[Required action]: Nothing but the lines from the one with "Black Maribou Feathered Bolero" through the final line of the entries should appear in the answer, copied exactly and without pictures.

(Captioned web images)
Segment Open

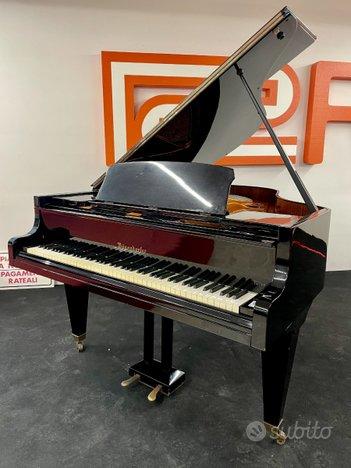 Pianoforte mezza coda bösendorfer 170 nero lucido
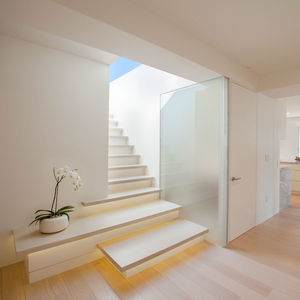 howeler yoon perimeter loft boston stair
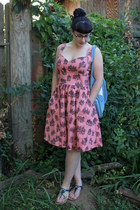 coral Nooworks dress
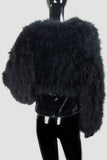 Black Maribou Feathered Bolero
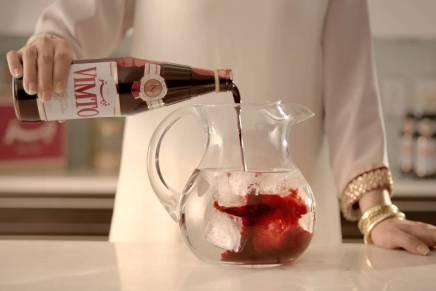 """قبل اكتشاف النفط كان هناك """"فيمتو"""": تعرف على تاريخ المشروب الأحمر فيالخليج"""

Segment Closed

[Written response]:
 Black Maribou Feathered Bolero
 """قبل اكتشاف النفط كان هناك """"فيمتو"""": تعرف على تاريخ المشروب الأحمر فيالخليج"""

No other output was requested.